DATA SHOWN:
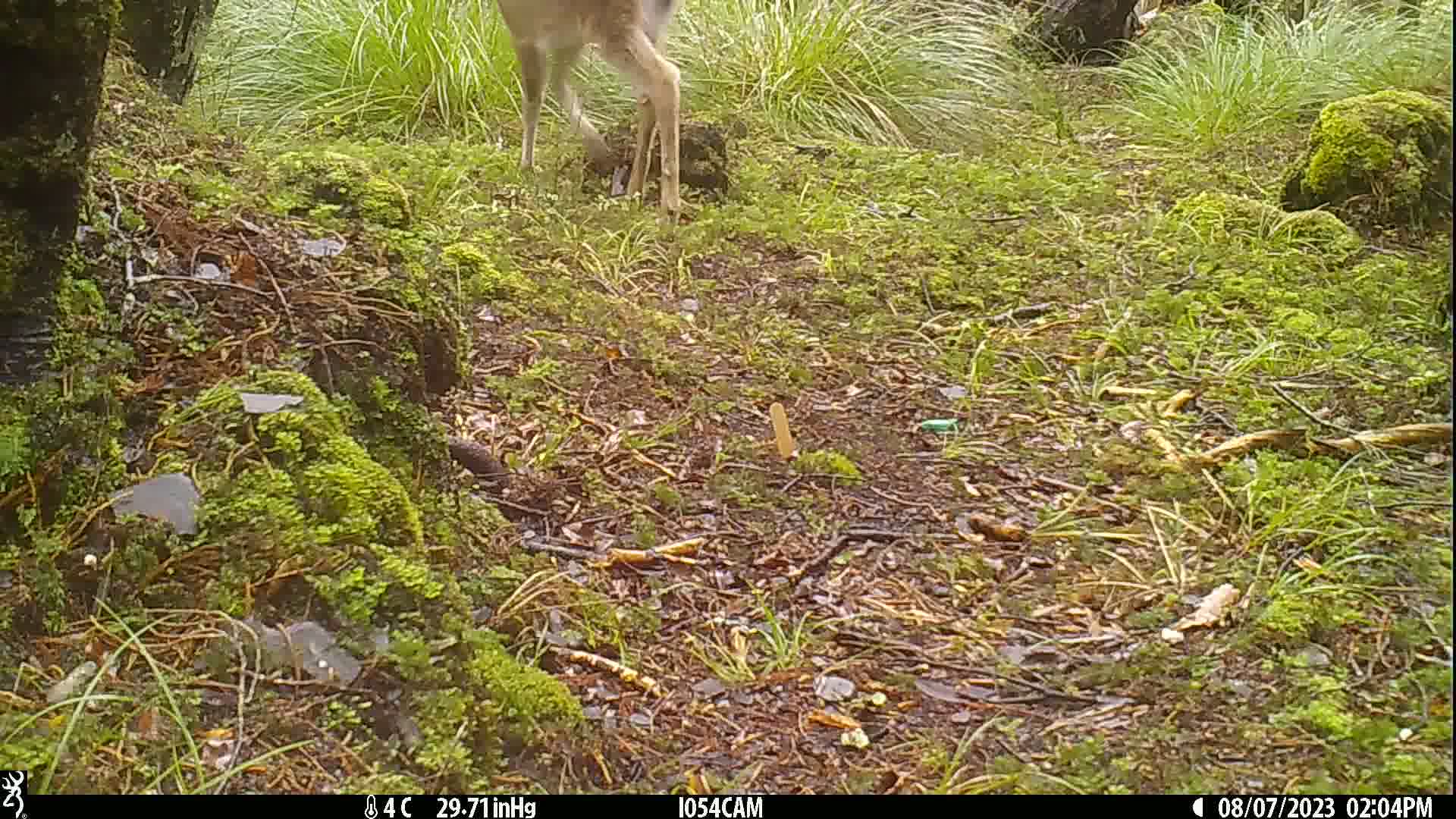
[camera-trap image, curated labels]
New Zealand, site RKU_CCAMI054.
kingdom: Animalia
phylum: Chordata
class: Mammalia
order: Artiodactyla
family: Cervidae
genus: Odocoileus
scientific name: Odocoileus virginianus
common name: white-tailed deer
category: white tailed deer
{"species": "white tailed deer (white-tailed deer) (Odocoileus virginianus)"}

WHAT THE EXERCISE ASKS: Please provide a faithful transcription of all the data, pictures excluded.

SOLUTION TO THIS EXERCISE:
[camera-trap image, curated labels]
New Zealand, site RKU_CCAMI054.
kingdom: Animalia
phylum: Chordata
class: Mammalia
order: Artiodactyla
family: Cervidae
genus: Odocoileus
scientific name: Odocoileus virginianus
common name: white-tailed deer
category: white tailed deer
{"species": "white tailed deer (white-tailed deer) (Odocoileus virginianus)"}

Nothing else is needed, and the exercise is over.